§ **WORK INSTRUCTIONS**
Copy exactly, please, the lines of the data from its start through the line containing "Orinoquía, site A05, 2020-01-19".

§ **DATA FOR THIS EXERCISE**
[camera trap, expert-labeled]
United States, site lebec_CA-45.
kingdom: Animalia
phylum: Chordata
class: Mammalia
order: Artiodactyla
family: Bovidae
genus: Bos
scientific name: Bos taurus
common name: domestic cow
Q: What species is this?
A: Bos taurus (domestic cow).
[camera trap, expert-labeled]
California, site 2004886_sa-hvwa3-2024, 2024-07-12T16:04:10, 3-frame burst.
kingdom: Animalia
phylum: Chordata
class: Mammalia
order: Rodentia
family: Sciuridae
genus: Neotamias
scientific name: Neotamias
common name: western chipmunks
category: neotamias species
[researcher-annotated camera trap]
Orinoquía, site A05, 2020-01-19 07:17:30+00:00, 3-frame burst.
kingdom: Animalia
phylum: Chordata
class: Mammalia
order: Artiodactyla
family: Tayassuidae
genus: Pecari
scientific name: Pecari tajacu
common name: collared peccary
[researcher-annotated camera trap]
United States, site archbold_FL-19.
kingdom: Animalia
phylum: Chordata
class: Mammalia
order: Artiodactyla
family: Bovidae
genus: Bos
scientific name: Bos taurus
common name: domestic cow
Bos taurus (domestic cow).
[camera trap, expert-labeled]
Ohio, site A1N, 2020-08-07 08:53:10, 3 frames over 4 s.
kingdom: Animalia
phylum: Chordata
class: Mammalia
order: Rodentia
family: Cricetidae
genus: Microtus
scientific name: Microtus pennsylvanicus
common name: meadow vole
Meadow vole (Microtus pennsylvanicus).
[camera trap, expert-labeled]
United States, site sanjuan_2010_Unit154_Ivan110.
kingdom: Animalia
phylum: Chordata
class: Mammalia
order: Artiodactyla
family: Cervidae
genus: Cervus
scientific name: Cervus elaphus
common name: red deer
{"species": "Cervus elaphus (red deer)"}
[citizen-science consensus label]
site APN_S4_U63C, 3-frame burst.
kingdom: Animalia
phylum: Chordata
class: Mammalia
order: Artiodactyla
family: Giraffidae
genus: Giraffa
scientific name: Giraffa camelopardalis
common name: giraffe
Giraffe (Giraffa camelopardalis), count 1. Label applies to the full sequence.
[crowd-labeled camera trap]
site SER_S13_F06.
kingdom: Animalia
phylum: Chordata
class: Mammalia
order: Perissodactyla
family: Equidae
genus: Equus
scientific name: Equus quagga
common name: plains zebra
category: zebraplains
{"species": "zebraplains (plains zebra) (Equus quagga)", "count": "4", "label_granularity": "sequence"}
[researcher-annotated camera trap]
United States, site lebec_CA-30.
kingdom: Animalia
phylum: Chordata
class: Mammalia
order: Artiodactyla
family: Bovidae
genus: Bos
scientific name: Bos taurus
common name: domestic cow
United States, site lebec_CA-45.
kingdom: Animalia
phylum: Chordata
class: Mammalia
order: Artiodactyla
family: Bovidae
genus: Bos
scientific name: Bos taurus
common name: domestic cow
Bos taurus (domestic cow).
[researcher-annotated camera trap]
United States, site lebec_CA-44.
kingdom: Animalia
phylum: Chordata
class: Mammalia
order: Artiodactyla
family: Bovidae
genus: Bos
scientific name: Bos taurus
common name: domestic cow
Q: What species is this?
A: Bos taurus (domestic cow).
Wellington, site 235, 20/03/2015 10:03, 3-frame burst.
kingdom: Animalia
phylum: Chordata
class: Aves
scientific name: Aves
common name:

§ **SOLUTION**
[camera trap, expert-labeled]
United States, site lebec_CA-45.
kingdom: Animalia
phylum: Chordata
class: Mammalia
order: Artiodactyla
family: Bovidae
genus: Bos
scientific name: Bos taurus
common name: domestic cow
Q: What species is this?
A: Bos taurus (domestic cow).
[camera trap, expert-labeled]
California, site 2004886_sa-hvwa3-2024, 2024-07-12T16:04:10, 3-frame burst.
kingdom: Animalia
phylum: Chordata
class: Mammalia
order: Rodentia
family: Sciuridae
genus: Neotamias
scientific name: Neotamias
common name: western chipmunks
category: neotamias species
[researcher-annotated camera trap]
Orinoquía, site A05, 2020-01-19 07:17:30+00:00, 3-frame burst.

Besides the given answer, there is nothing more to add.